TEXT EXCERPT start

9.      There has been concern for some time that s.8(1)(i) could unfairly
restrict access to information because officials could simply submit
documents to Cabinet and the Council of Ministers and then argue that it is
protected as a “cabinet document”. However, the proviso allowing access to
the material on the basis of which the decisions were taken was intended to
prevent this misuse of the provision, by ensuring that all information would
eventually be disclosed, once Cabinet or the Council of Ministers had made
their final decision. If the proposed amendment is approved however, then
all that will be accessible is the basic decision and the reasons in support
of it, while all supporting materials could still be withheld. This will
severely undermine the Act’s objectives of promoting transparency and
accountability.

TEXT EXCERPT end

#### GIVEN PROBLEM:
Reproduce the passage on cabinet documents from "9.      There has" to "accountability." word for word.

RAW DATA start

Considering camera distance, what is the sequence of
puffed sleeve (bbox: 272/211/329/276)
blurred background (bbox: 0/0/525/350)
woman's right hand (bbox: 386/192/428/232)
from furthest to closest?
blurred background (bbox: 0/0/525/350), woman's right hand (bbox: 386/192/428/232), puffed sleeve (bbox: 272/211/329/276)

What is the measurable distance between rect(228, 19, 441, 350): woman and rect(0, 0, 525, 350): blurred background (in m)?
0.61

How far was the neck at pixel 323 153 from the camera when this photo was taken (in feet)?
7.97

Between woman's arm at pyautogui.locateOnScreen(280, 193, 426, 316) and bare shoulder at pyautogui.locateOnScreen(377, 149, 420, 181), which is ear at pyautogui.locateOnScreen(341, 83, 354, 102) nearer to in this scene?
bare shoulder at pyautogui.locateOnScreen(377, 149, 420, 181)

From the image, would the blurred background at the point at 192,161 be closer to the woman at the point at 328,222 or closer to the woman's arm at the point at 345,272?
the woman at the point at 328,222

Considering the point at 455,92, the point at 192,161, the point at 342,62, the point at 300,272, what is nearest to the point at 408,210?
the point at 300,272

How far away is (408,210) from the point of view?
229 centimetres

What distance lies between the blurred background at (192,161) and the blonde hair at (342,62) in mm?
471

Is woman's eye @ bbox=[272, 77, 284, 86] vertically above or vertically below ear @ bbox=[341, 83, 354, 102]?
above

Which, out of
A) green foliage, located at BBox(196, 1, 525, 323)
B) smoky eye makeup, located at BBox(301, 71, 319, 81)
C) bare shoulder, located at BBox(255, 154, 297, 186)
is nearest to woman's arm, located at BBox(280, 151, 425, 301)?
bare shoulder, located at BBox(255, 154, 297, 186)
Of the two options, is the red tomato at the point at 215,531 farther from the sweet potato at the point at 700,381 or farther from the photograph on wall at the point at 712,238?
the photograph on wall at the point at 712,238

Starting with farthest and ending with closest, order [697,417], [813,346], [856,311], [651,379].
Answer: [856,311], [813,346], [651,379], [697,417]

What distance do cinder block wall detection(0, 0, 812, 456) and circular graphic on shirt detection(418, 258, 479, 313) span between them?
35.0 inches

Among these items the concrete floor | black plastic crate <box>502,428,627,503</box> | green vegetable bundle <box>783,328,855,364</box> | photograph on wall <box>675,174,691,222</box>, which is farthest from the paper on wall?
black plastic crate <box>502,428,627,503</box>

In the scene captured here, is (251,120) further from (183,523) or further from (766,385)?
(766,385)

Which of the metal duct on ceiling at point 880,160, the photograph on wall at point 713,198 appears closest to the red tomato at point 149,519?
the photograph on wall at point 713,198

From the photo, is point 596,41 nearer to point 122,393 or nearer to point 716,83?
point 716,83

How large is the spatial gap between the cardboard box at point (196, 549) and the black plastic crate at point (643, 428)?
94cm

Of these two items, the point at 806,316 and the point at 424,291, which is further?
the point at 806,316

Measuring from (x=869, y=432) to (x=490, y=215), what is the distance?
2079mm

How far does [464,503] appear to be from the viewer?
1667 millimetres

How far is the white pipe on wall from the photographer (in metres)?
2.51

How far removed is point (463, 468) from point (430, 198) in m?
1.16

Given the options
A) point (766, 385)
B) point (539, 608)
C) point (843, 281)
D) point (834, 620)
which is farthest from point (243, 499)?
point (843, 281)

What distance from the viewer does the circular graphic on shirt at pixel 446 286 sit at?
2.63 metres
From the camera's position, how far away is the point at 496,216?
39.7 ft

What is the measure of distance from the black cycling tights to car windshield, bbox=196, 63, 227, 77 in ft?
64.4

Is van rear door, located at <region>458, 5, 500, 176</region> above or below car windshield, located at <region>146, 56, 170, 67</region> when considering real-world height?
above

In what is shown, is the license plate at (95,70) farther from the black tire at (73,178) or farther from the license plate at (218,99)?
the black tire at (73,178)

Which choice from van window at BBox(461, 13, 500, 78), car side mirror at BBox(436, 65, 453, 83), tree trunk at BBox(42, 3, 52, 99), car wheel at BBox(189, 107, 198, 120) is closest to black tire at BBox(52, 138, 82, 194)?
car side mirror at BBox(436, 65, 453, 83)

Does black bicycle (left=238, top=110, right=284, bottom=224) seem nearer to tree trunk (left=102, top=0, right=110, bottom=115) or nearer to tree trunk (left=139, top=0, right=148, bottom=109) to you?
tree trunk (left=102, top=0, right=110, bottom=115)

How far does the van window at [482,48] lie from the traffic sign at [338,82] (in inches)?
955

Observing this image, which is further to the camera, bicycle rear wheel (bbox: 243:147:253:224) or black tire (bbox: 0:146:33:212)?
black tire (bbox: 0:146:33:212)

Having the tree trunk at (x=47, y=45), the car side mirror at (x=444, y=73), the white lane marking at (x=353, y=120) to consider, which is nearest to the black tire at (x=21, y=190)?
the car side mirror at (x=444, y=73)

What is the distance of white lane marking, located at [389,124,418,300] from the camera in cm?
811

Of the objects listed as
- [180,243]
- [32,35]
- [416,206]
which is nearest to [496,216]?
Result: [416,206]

RAW DATA end

#### CORRECT RESPONSE:
9.      There has been concern for some time that s.8(1)(i) could unfairly
restrict access to information because officials could simply submit
documents to Cabinet and the Council of Ministers and then argue that it is
protected as a “cabinet document”. However, the proviso allowing access to
the material on the basis of which the decisions were taken was intended to
prevent this misuse of the provision, by ensuring that all information would
eventually be disclosed, once Cabinet or the Council of Ministers had made
their final decision. If the proposed amendment is approved however, then
all that will be accessible is the basic decision and the reasons in support
of it, while all supporting materials could still be withheld. This will
severely undermine the Act’s objectives of promoting transparency and
accountability.